1 Introduction
Progressive Neural Network Learning (PNNL) [8, 25, 3, 4, 9, 21, 22, 19]
aims to build the network’s topology incrementally depending on the training set given for the specific problem at hand. At each incremental training step, a PNNL algorithm adds a new set of neurons to the existing network topology and optimizes the new synaptic weights using the entire training set. Thus, throughout the network’s topology progression, the number of times the PNNL algorithm iterates through the entire training set is very high. For large datasets, this approach leads to an enormous computational cost and long training process. In this paper, we propose to perform the optimization of each incremental training step using only a subset of the training data.
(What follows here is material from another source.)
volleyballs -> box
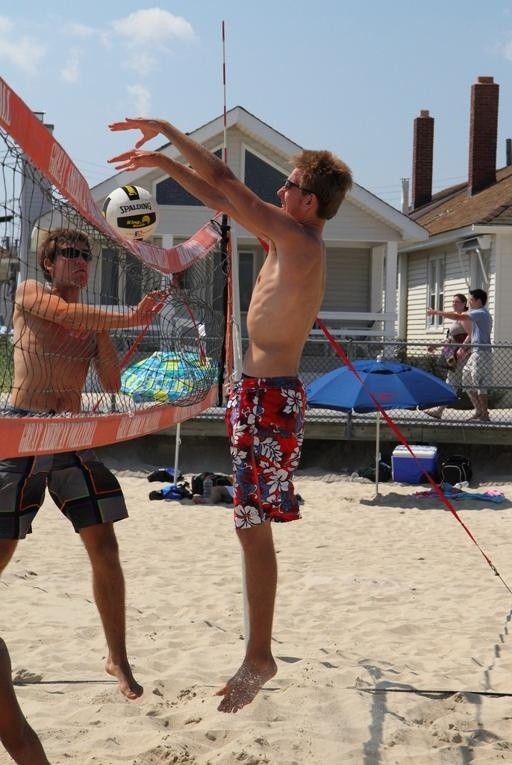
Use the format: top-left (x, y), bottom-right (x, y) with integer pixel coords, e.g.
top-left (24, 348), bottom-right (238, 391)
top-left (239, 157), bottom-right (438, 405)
top-left (101, 186), bottom-right (159, 241)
Our motivation in doing so is twofold. Firstly, optimizing with respect to a subset of the training data leads to lower overall computational cost; Secondly, the use of different subsets of data at each incremental step promotes specialization of different sets of neurons at capturing different patterns in the data.
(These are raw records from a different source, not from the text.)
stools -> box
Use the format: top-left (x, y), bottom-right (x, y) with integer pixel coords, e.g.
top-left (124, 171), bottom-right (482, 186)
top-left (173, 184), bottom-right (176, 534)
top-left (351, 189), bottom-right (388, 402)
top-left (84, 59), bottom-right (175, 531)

The idea of subset sampling for training machine learning methods has been proposed in different contexts in literature. With the motivation of reducing the expense of labeling data for training, methods following the active learning paradigm
[15] seek to define a sampling strategy that selects a sample to be labeled among a large pool of unlabeled data for the next learning round. While the active learning paradigm considers the problem of data selection in an (initially) unsupervised setting, in the context of PNNL we take advantage of the available labeling information for subset selection. Directly related to our work are methods selecting a subset of data formed by the most representative samples [14, 2, 16, 1]. These methods however only consider the data selection process once based on the input data representations and the available labels. The selected subset of data is then used to train a model with fixed capacity. Different from this line of works, we propose to perform subset sampling at every incremental step of the PNNL process with selection strategies that can also take into account the data representations learned by the current network’s tolpology.When building a learning system, the development process often requires running multiple experiments to select the best values for the hyperparameters associated with the learning model. For neural networks, such hyperparameters correspond to the values used e.g. for the weight decay coefficient, or the dropout percentage. In existing PNNL algorithms, the value associated with each hyperparameter is fixed throughout the entire training process, and the best combination of the hyperparameter values is usually selected by following a grid search strategy training multiple models each corresponding to a different combination of hyperparameter values. Different from that (traditional) approach, we propose to incorporate the hyperparameter selection process into each incremental training step, enabling adaptive hyperparameter assignment during the network’s topology progression process. Coupled with the speed up gained from subset sampling, this further accelerates the overall training process and improves generalization performance as indicated by our experimental results.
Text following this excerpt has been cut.